* **Given passage**
** Start **

Expanding CA to California sounds like a use for a synonyms config
file?  you can then do that translation at index and query time, if
needed.


On Thu, 6 Oct 2011 12:01:33 -0400, Jason Toy <jason...@gmail.com>
wrote:
> Hi Otis,
>  Thanks for the response. So just to make sure I understand clearly, so I
> would store a location field of either text or ngram fields
> of the format "San Francisco, California, United States"  and use full text
>  search against that so someone could search for San Francisco or California
> and get that hit?
> I've also added some code in the application level so that if someone
> searches for CA, it gets expanded to California during search time, would it
> be better to store this in the doc directly or keep it in application code?
> 
> Jason
> 
> 
> On Thu, Oct 6, 2011 at 11:34 AM, Otis Gospodnetic <
> otis_gospodne...@yahoo.com> wrote:
> 
>> Jason,
>>
>> That sounds pretty simple and works well if you plan on allowing
>> fielded/structured search.
>> If not, you could alternatively stick all geo values in a single text field
>> and avoid dealing with multiple fields.

** End **

* **Data shown**
** Start **

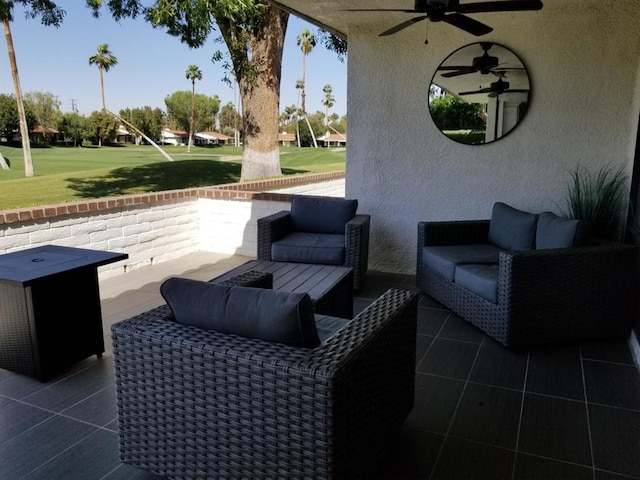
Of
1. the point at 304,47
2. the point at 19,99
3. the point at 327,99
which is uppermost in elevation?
the point at 304,47

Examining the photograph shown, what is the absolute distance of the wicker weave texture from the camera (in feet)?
14.0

** End **

* **Request 1**
According to the email thread, what does the reply suggest using to expand CA to California?
* **Request 2**
Repeat everything in the email thread from "Expanding CA to" down to "get that hit?", word for word.

* **Written answer 1**
A synonyms config file.

* **Written answer 2**
Expanding CA to California sounds like a use for a synonyms config
file?  you can then do that translation at index and query time, if
needed.


On Thu, 6 Oct 2011 12:01:33 -0400, Jason Toy <jason...@gmail.com>
wrote:
> Hi Otis,
>  Thanks for the response. So just to make sure I understand clearly, so I
> would store a location field of either text or ngram fields
> of the format "San Francisco, California, United States"  and use full text
>  search against that so someone could search for San Francisco or California
> and get that hit?